What the task requires
Once the line containing "order: Rodentia" is found in the entries below, restate it and each following line word for word, stopping after the line containing "scientific name: Aspidoscelis tigris".

= = = =

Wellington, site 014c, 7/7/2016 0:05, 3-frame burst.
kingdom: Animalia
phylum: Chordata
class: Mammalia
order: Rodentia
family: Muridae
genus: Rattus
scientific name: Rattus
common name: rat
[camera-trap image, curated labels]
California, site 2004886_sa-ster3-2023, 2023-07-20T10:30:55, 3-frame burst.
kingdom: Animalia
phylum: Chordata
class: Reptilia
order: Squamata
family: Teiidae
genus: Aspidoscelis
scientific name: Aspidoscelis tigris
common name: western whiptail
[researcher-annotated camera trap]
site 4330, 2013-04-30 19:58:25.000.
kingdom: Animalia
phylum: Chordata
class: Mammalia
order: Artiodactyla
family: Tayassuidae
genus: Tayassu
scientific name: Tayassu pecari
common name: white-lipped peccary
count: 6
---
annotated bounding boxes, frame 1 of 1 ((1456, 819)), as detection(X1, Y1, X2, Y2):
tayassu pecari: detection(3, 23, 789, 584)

= = = =

Your response
order: Rodentia
family: Muridae
genus: Rattus
scientific name: Rattus
common name: rat
[camera-trap image, curated labels]
California, site 2004886_sa-ster3-2023, 2023-07-20T10:30:55, 3-frame burst.
kingdom: Animalia
phylum: Chordata
class: Reptilia
order: Squamata
family: Teiidae
genus: Aspidoscelis
scientific name: Aspidoscelis tigris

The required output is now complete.